What first year at Aberdeen really teaches you

None of it is academic


When people at awkward family gatherings ask that dreaded question “So, what are you doing with yourself?”, the time has come to reply “I’m going into my second year of uni”. It’s getting increasingly closer to the time when we’ll be expected to have plans and prospects and a general idea of what is actually happening in our lives.

For those of you about to start university, this article will act as a rough guide of what is to come. For those of you, like me, who have just finished first year, take it as a heartfelt reflection. As for those who are further on through uni, you’ll probably just think “they have no idea what’s coming for them”.

You will have moved in with way too much stuff

That wok your mum was 100 per cent sure that you needed in IKEA when you went shopping for your move? You don’t. It will take up a whole cupboard shelf and you can’t cook authentic Asian cuisine anyway.

It seems really cool that you got your very own wooden spoon but, as much fun as it is shopping for your new patterned kitchen towels and various sized bowls, you don’t need to go OTT. My whisk is still in its packaging. My patterned glass got batted across the room in a game of kitchen rounders three weeks in.

My car move-in weekend

My car move-in weekend

Having good flatmates will make your halls experience 

I cannot imagine enjoying my first year living in halls half as much as I have without my insane flatmates. You might all be totally different people, but don’t underestimate the power of being forced together into a kitchen taking awkward shots together on your first night. Only hours later you’ll be holding their hair back and revealing never have I ever’s that you swore you never would.

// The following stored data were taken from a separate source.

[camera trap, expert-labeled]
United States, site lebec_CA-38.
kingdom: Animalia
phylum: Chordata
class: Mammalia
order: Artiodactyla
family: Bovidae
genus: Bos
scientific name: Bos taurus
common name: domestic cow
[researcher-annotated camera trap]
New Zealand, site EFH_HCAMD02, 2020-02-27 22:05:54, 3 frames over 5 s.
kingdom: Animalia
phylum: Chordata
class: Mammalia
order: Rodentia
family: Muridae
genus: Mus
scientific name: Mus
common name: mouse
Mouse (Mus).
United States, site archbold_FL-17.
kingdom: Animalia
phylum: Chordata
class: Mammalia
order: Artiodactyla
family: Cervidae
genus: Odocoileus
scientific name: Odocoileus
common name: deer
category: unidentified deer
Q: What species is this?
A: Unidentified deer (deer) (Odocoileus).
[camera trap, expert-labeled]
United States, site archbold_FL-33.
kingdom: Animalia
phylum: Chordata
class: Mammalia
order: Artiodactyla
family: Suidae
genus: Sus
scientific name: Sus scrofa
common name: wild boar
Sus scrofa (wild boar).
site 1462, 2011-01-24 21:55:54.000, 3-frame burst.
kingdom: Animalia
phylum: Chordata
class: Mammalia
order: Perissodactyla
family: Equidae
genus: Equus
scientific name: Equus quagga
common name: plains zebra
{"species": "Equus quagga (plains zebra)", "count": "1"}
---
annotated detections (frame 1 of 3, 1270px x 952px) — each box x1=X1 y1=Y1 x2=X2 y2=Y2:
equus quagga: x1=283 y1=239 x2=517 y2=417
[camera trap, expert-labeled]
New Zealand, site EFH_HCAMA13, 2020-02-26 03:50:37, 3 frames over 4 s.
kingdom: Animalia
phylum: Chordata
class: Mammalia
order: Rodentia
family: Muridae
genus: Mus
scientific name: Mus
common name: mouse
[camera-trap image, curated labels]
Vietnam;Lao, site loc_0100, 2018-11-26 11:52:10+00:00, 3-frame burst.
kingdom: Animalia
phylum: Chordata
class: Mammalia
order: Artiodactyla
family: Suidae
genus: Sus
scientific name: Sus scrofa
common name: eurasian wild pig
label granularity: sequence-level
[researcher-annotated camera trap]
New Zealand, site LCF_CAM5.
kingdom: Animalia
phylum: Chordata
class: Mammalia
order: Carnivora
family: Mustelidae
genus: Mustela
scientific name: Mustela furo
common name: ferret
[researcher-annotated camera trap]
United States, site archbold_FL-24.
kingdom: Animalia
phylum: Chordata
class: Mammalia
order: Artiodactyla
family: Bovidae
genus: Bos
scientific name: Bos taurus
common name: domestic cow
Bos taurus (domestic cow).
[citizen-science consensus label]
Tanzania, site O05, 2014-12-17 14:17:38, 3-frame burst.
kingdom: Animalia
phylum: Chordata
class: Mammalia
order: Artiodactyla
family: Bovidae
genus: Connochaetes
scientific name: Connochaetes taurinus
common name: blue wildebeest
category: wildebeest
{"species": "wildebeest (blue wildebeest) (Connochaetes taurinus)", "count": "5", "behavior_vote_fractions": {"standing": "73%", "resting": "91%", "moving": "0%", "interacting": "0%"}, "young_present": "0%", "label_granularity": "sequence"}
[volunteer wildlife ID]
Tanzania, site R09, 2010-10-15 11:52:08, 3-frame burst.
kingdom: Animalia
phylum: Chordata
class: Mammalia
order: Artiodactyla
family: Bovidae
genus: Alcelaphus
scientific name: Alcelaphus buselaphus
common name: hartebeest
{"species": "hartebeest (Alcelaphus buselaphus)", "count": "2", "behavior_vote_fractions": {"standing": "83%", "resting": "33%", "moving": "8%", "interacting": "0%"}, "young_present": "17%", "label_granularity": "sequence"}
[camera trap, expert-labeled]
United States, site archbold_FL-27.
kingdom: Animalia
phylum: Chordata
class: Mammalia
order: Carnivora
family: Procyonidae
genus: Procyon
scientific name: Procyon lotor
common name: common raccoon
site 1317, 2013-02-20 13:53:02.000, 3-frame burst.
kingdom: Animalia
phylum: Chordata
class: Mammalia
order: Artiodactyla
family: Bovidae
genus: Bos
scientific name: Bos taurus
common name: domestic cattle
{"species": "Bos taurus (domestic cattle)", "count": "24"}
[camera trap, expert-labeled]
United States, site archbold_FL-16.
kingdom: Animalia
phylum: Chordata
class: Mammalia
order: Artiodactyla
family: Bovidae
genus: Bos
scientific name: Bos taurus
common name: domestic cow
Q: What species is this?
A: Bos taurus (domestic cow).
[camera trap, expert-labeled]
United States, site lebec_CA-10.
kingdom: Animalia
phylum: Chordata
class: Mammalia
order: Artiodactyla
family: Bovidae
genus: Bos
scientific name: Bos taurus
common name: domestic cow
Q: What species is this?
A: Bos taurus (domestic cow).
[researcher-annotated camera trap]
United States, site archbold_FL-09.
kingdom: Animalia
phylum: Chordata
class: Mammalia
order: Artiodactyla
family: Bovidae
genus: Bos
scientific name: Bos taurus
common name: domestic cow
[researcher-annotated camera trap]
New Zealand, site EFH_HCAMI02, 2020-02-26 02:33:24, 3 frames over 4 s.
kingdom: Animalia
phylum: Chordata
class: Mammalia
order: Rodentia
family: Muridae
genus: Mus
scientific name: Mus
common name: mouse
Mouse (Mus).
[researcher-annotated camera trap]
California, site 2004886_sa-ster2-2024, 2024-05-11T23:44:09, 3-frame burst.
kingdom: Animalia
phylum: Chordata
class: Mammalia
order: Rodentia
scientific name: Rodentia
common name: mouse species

If you don’t instantly click it is worth making a little bit more effort. They’re the ones who you go home to and who can turn your most awful day into one of the best ones.

The one and only mixed flat

The one and only mixed flat

The Aberdonian seagulls are worse than everyone says

The rumours aren’t lies. Especially at Hillhead, they completely rule.

I’ve seen people have their heads pecked at until they dropped their sandwich, car windscreens blinded by shit and one particular seagull swallowing a rice cake in a oner. Seeing one choke on something its just stolen is a moment you’ll live for.

The devil

The devil

Make the most of every opportunity 

As horrifically cheesy as it sounds, it is true. As rubbish as you might feel, as busy as you may be, as horrific as the Aberdeen weather is, just go out and do things. You’re only going to get busier.

Sign up to way too many societies in freshers week, even if you only go to one meeting of the baking society and your cake makes everyone sick, at least you tried it. Even if you know no one going to the same society as you, go for it anyway, branch out a bit.

You mostly regret the things you didn’t do. What’s more, the worst nights out often leave you with the best stories.

Get stuck into uni events

Get stuck into uni events

You won’t keep to your promise of going to every lecture

It’s probably best not to kid yourself. Starting at 10am sounds like a dream after years of 9am high school starts but even that will start to feel like the middle of the night.

Don’t dwell on it though, as long as you check that your lecture isn’t registered and that it will get posted online afterwards.It doesn’t make you a bad person, it makes you normal. After all, who would pass up the opportunity to watch the lecture online, in bed, with a tub of ice cream? Exactly.

Do it at your leisure

Do it at your leisure

You don’t need to be a professional chef

If you want to have instant noodles for lunch every day for a week, do it. If you bought fruit that went out of date before you had the chance to eat and ‘be healthy’, who cares. Speaking of use by dates, they’re not that important, as long as it’s a normal colour and not too fluffy.

You’re going to live off mostly pizza and pasta and there is nothing to do but accept it. To be honest, you will probably be pretty surprised by how creative you can get with pasta. Not all of your out-there flavour combinations will pay off, but hey, as long as it’s cooked, no harm done.

The proudest moment of our lives

The proudest moment of our lives

Don’t call uni ‘home’ in front of your mum

Probably the most vital thing that life has ever taught me, not just uni.

If you are in your hometown with your family for a weekend and mention Aberdeen as ‘home’, prepare for the wrath of mum. You will be reminded that ‘this is always your home.’ It can get really confusing when you try and explain that uni is ‘home’ and your family home is ‘home home’.

Just don’t say it.

Booking a trip 'home home'

Booking a trip ‘home home’

First year does not matter

Not in the academic sense anyway.

After this year I firmly believe that first year is a social occasion, intended for you to make your mistakes and (attempt to) figure out how to manage money and feed yourself enough so that your granny doesn’t ask how much you’re eating after seeing you in photos.

I am a complete perfectionist and was broken when I got my first low grade in first semester. I even rethought my course choices. But first year grades literally do not matter. That’s not in the metaphorical sense of ‘what matters is how hard you try’, no, they don’t count at all towards your degree. They’re pretty much to give you an idea of what is to come and to keep you away from Institute and Underground for at  least one night a week.

Partay

Partay

You’re supposed to have regrets from your first year at uni, that’s how you learn, but it’s better that you have regrets with funny stories than having them because you didn’t make the most of the year.